Koentjaaningrat. Ia menyatakan bahwa kebudayaan ialah keseluruhan sistem
gagasan, tindakan, dan hasil karya manusia dalam rangka kehidupan masyarakat
yang dijadikan milik diri manusia dengan belajar. Definisi ini menunjukkan
dengan jelas bahwa kebudayaan itu meliputi dimensi gagasan (sebagai aspek ideal
yang tidak terlihat), dimensi perbuatan (tindakan) (sebagai aspek faktual yang
dapat dilihat), dan dimensi hasil karya (sebagai aspek fisik yang dapat dilihat
dan diamati berulang kali).
Dari ketiga dimensi tersebut yang
bisa dikenali secara langsung adalah kebudayaan pada dimensi fisik dan
perbuatan (kelakuan). Kemudian diperlukan juga kejelasan pada unsur apa dua
dimensi tersebut diamati. Yang paling mungkin ialah pada unsur-unsur kebudayaan
yang menurut Koentjaraningrat ada tujuh unsur, yaitu:
1.
Bahasa
2.
Sistem Pengetahuan
3.
Organisasi Sosial
4.
Sistem Religi
5.
Sistem Peralatan Hidup dan Teknologi
6.
Sistem Mata Pencaharian Hidup
7.
Kesenian
Banten sebagai komunitas kultural sebagaimana dinyatakan di atas, tentu
dengan kebudayaannya itu dapat diamati (dipotret) melalui unsur-unsur
kebudayaannya, khususnya melalui dan pada dimensi fisik atau kelakuan
(perbuatan). Unsur-unsur kebudayaan tersebut memang ada pada kebudayaan Banten
yang berarti bahwa Banten sebagai komunitas kultural adalah benar. Pengamatan
untuk ini dilakukan dengan melihat sisi-sisi tradisi dan sisa-sisa peninggalan
fisik (artefak) di Banten yang secara simbolik dapat diinterpretasi. Apalagi
sisa-sisa tradisi dan sisa-sisa peninggalan fisik itu menurut Ambari, sarat
dengan ciri dan pengaruh Islam.
Budaya Banten dan
Perubahan-perubahannya
Melalui
unsur-unsur kebudayaan, kiranya dapat digambarkan keberadaan Banten dari masa
pertama dan perkembangannya kini. Secara deskriptif dapat dikemukakan sebagai berikut: pertama Bahasa. Sebelum
kedatangan Syarif Hidayatullah di Banten bahasa penduduk yang pusat kekuasaan
politiknya di Banten Girang, adalah bahasa Sunda. Sedangkan bahasa Jawa, dibawa
oleh Syarif Hidayatullah, kemudian oleh puteranya, Hasanuddin, berbarengan
dengan penyebaran agama Islam. Dalam kontak budaya yang terjadi, bahasa Sunda
dan bahasa Jawa itu saling mempengaruhi yang pada gilirannya membentuk bahasa
Jawa dengan dialek tersendiri dan bahasa Sunda juga dengan dialeknya sendiri.

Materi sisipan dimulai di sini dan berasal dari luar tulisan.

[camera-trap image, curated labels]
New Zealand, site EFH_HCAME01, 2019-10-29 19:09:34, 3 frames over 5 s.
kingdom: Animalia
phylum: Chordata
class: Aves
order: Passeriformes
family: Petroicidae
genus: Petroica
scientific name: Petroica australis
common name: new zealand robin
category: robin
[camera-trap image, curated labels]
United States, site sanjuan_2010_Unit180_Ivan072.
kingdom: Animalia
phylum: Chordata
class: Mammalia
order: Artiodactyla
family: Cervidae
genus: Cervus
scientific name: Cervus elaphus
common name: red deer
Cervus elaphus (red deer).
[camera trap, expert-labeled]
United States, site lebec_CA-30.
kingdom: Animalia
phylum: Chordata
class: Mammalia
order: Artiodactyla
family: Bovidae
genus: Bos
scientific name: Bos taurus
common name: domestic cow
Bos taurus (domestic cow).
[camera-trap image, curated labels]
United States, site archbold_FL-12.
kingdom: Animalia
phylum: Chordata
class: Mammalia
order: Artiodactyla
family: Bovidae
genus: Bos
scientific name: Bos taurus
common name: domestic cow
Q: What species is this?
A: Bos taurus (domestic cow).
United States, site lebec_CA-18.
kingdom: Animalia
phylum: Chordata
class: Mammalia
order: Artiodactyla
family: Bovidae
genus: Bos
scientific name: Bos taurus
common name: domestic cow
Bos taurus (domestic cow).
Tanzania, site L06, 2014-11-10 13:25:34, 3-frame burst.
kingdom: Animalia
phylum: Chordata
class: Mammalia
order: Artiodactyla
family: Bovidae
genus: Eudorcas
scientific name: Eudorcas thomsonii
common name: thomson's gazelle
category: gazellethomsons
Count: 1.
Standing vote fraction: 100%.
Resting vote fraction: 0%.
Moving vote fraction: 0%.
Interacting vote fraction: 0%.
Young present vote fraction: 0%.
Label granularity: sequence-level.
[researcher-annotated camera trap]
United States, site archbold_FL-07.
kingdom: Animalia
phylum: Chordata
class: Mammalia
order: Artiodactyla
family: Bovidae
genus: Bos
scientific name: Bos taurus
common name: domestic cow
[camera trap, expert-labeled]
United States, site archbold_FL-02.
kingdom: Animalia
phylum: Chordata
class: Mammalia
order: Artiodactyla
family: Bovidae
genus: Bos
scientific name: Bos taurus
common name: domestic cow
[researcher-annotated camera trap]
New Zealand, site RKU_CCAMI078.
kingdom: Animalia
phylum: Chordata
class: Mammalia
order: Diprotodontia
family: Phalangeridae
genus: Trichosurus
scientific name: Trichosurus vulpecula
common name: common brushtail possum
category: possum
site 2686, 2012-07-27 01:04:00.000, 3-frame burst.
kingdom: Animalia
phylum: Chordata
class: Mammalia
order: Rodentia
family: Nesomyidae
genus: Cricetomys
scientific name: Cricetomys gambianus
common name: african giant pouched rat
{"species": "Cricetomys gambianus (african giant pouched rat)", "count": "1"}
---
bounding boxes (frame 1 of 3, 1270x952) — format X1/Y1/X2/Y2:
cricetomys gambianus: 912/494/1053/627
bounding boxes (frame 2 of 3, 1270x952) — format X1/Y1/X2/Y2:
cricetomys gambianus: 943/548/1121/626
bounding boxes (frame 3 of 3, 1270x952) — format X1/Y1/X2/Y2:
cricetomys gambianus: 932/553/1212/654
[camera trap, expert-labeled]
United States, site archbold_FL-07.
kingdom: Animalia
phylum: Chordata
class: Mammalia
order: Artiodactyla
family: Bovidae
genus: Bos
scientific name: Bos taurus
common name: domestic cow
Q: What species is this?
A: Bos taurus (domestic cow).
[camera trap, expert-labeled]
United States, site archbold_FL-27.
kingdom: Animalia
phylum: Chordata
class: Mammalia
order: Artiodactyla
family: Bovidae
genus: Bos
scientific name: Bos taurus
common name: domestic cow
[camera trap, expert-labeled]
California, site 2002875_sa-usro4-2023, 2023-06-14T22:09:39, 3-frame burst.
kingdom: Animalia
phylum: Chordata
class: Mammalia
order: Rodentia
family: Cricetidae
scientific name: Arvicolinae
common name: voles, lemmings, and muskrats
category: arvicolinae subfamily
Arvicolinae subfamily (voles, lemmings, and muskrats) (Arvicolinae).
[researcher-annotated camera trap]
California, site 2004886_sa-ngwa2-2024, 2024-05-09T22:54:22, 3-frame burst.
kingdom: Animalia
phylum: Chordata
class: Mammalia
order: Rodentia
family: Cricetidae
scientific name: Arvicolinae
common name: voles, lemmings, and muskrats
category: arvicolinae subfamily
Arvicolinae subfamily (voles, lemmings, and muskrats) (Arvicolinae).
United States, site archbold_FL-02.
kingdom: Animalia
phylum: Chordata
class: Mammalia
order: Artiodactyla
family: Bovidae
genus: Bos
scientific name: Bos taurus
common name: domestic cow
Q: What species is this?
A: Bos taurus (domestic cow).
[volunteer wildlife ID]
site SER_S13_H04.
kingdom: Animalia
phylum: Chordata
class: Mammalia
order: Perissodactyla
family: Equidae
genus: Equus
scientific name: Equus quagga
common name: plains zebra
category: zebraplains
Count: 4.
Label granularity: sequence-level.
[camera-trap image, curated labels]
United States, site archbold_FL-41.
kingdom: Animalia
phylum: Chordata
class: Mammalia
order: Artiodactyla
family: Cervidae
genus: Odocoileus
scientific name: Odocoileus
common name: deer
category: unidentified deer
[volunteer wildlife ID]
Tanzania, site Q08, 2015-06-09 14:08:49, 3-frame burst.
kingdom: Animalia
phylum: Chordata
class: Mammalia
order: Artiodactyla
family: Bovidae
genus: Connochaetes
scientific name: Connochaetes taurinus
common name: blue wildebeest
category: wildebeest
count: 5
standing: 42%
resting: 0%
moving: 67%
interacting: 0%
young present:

Artinya, bahasa Jawa lepas dari induknya (Demak, Solo, dan Yogya) dan bahasa
Sunda juga terputus dengan pengembangannya di Priangan sehingga membentuk
bahasa sunda dengan dialeknya sendiri pula; kita lihat misalnya di
daerah-daerah Tangerang, Carenang, Cikande, dan lain-lain, selain di Banten
bagian Selatan.
Bahasa Jawa yang pada permulaan abad ke-17 mulai tumbuh dan berkembang di
Banten, bahkan menjadi bahasa resmi keraton termasuk pada pusat-pusat
pemerintahan di daerah-daerah. Sesungguhnya pengaruh keraton itulah yang telah
menyebabkan bahasa Jawa dapat berkembang dengan pesat di daerah Banten Utara.
Dengan demikian lambat laun pengaruh keraton telah membentuk masyarakat
berbahasa Jawa. Pada akhirnya, bahasa Jawa Banten tetap berkembang meskipun
keraton tiada lagi.
Bahasa Jawa dimaksud dalam
pengungakapannya menggunakan tulisan Arab (Pegon) seperti kita temukan
pada manuskript, babad, dan dokumen-dokumen tertentu. Penggunaan huruf Arab (Pegon)
didorong oleh dan disebabkan karena:
·
Penggunaan
aksara lama terdesak oleh huruf Arab setelah Islamisasi.
Huruf Arab
menjadi sarana komunikasi kaum maju, sedangkan aksara menjadi alat komunikasi
kaum elit/lama/feodal, ditambah pihak kolonial yang mengutamakan aksara Ijawa).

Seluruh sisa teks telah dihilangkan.